Why Noise-Cancelling and (some) Bluetooth techs are not for audiophiles
It is important here to rule out two other technologies that consumers are familiar with. One is Bluetooth headphones. As convenient as a wireless headset is, Bluetooth technology is not yet at the level where the sound quality is high enough. Bluetooth is a digital data transmission standard. This means your Bluetooth headphone has to do the digital-to-analog conversion within itself. Apart from this setting limits upon how well the headphone can reproduce sound, it further means that you can’t upgrade your setup to a better DAC/amp. An interesting new innovation transmits data to a DAC/amp via Bluetooth, with the DAC/amp itself connected to a wired headphone. This is fine, and maybe in the future a Bluetooth headphone will have enough battery power and sophistication to sound comparable, but we’re not there yet.
The other technology is noise-cancellation. Great though the tech is, and very useful in noisy environments, it processes the sound, and is, therefore, an additional intermediary. As of now, this processing compromises sound quality.

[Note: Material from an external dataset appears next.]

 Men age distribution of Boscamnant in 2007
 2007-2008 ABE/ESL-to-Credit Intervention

All this is why audiophiles have a completely different set of brands they prefer, like Audiotechnica, Sennheiser, Shure, AKG, Audeze, Hifiman, Beyerdynamic and more. Even within these brands, audiophiles will pick the ‘Pro’ rather than the consumer lines.
Professional headphones are used in recording studios to get the sound right. This is why they are usually boring to look at, lack Bluetooth and noise cancellation, are built for long hours of desk use—and provide great audio quality for the price. They have the details required to make mixing decisions and offer a neutral sound signature. The recording professional values sound over everything else. This is why a beginner audiophile can benefit from a professional headphone.

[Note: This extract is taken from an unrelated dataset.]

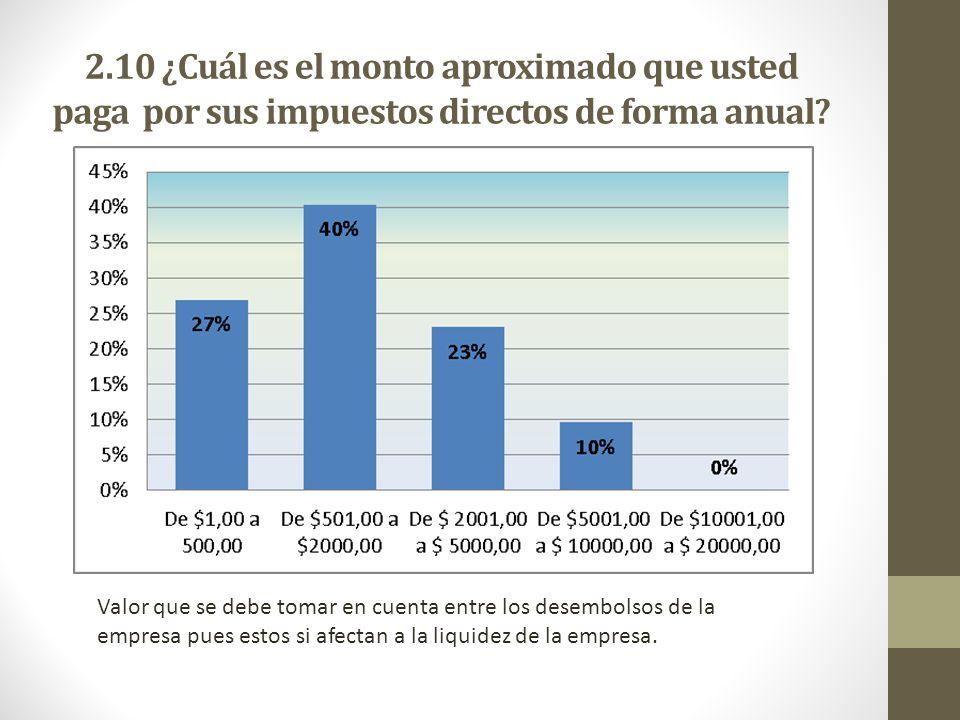 2.10 ¿Cuál es el monto aproximado que usted paga por sus impuestos directos de forma anual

Open-backed and close-backed
Finally, there are open-backed and close-backed headphones. Open-backed headphones don’t have a cap over the drivers on either side. They are therefore both open to external sound, and leak sound into the room, but also allow air to move freely around the driver, and eliminate echo effects prevalent in close-backed designs, thus providing a more natural sound. Open-backed designs also offer the best soundstage and therefore have a performance advantage that makes them the preferred choice for the highest class of headphones. However, top-tier performance comes at a higher price point, and the more modestly priced (and performing) open-backed headphones still require more work from the listener—finding a quiet room, and paying closer attention to all the details.
Close-backed headphones have a narrower soundstage and tend to add some bass impact because they are in a confined space around your ears. However, they make for a great audio experience, allowing you to focus on details, offering enough of a soundstage to learn what one sounds like, and letting you listen in most environments.